* Exercices à réaliser:
[A] Résumez en deux phrases le passage sur les réparations.
[B] Recopiez mot pour mot un extrait du passage sur les réparations, en commençant par « Selon lui, de » et en poursuivant jusqu'à « organisations communautaires noires. ».
[C] Reprenez s'il vous plaît le passage sur les réparations là où il s'arrête.

* Extrait:

Selon lui, de nombreuses banques prennent déjà des mesures de type réparation, comme le financement de bourses d’études pour les étudiants noirs et des dons à des organisations communautaires noires.

« Il existe de nombreux types de stratégies différentes qui peuvent être utilisées pour faire avancer les réparations », constate Thomas Bernard. Une partie de ces stratégies consiste à reconnaître que le racisme anti-Noir systémique est mauvais ; les institutions doivent dire : « Nous savons que nous avons fait partie de ce problème et nous voulons maintenant faire partie de la solution ». Une partie de cette solution peut consister à s’engager avec la communauté pour changer le cycle de l’inégalité et créer des cycles d’opportunités. »

Charline Grant affirme qu’elle aimerait voir des mesures telles que des frais bancaires réduits ou des prêts aux entreprises qui peuvent être partiellement annulés, comme le Compte d’urgence canadien pour les entreprises offert par le gouvernement fédéral pendant la pandémie.

* Données fournies:
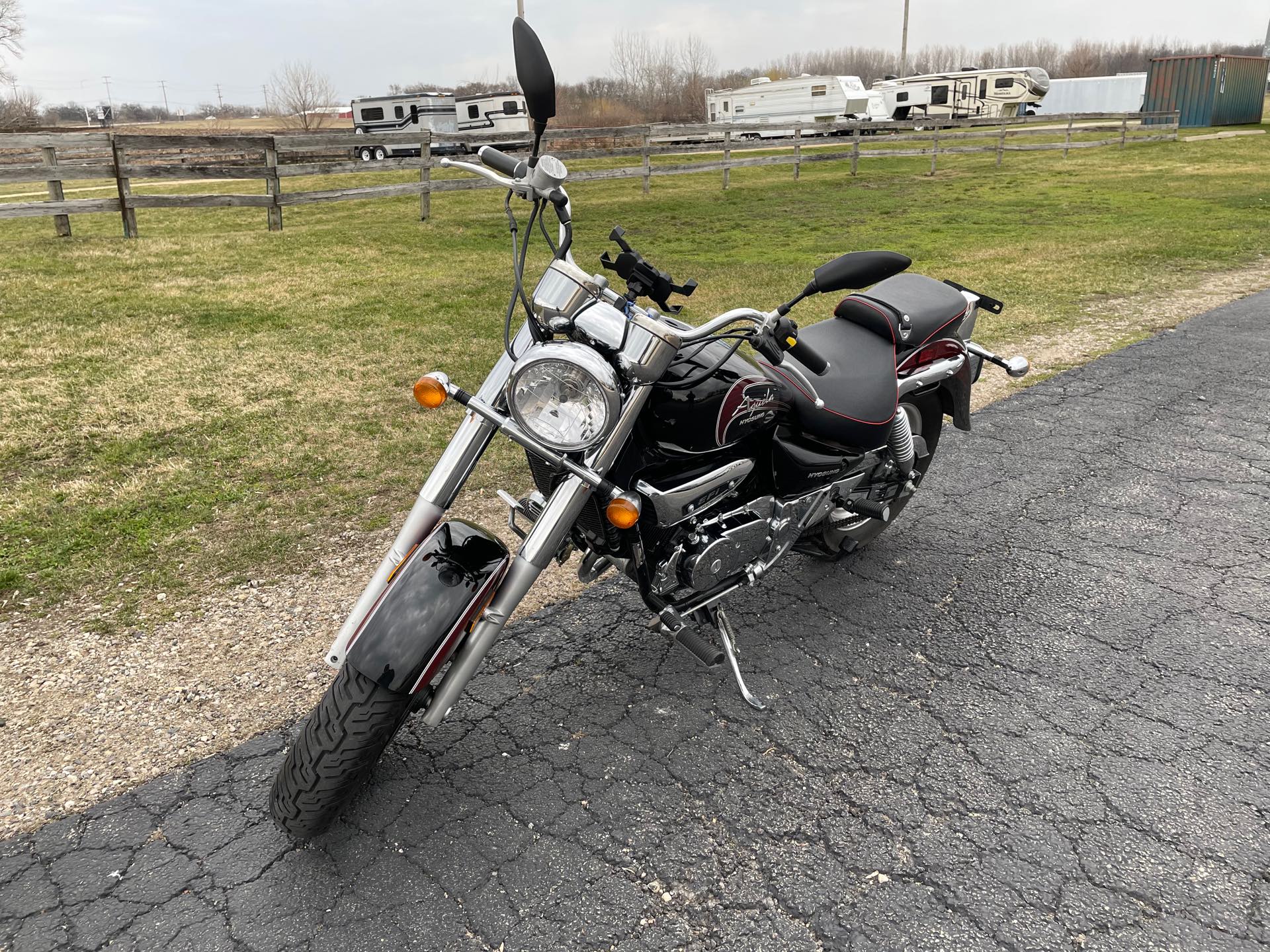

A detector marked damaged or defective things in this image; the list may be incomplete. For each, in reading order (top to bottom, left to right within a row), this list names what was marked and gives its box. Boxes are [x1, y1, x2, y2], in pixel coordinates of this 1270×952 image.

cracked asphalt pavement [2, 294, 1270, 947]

* * *

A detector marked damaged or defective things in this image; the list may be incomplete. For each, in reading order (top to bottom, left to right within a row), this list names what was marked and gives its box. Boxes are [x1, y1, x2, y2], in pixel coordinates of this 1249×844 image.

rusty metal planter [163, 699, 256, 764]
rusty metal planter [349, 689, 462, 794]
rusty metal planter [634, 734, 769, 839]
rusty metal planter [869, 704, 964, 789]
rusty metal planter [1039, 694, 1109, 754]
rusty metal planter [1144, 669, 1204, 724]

==

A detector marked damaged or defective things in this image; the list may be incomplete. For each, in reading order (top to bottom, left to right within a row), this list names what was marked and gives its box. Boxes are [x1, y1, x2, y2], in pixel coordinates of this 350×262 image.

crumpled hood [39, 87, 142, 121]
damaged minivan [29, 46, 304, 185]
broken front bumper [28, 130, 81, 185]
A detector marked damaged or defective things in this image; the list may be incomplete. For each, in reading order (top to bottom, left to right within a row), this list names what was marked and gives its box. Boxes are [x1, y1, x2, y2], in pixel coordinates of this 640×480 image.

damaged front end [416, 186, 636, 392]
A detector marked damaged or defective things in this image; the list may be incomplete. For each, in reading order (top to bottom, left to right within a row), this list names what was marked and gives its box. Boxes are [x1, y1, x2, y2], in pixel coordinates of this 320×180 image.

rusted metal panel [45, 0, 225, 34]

* Corrigé des exercices:
[A] Thomas Bernard estime que de nombreuses stratégies peuvent faire avancer les réparations, notamment la reconnaissance par les institutions que le racisme anti-Noir systémique est mauvais et un engagement avec la communauté pour créer des cycles d'opportunités. Charline Grant aimerait voir des mesures comme des frais bancaires réduits ou des prêts aux entreprises partiellement annulables.

[B]
Selon lui, de nombreuses banques prennent déjà des mesures de type réparation, comme le financement de bourses d’études pour les étudiants noirs et des dons à des organisations communautaires noires.

[C]
« Il n’y a rien que je ne dise qui n’a pas été fait pour d’autres communautés », expose-t-elle, notant que les banques ont réduit les frais pour les équipes de hockey de ligues mineures.

Thomas Bernard assure que les communautés marginalisées recherchent « des opportunités pour les aider à atteindre leur plein potentiel », et non une aumône. « Si nous avons plus d’équité dans les opportunités qui sont données, nous aurons plus d’équité dans les résultats ».

Melissa Shin

Melissa Shin est directrice de la rédaction du groupe des publications financières de Newcom Media Inc. Elle fait partie de l’équipe depuis 2011 et a été reconnue par l’ACGA et la CFA Society Toronto pour ses reportages. Rejoignez-la à mshin@newcom.ca.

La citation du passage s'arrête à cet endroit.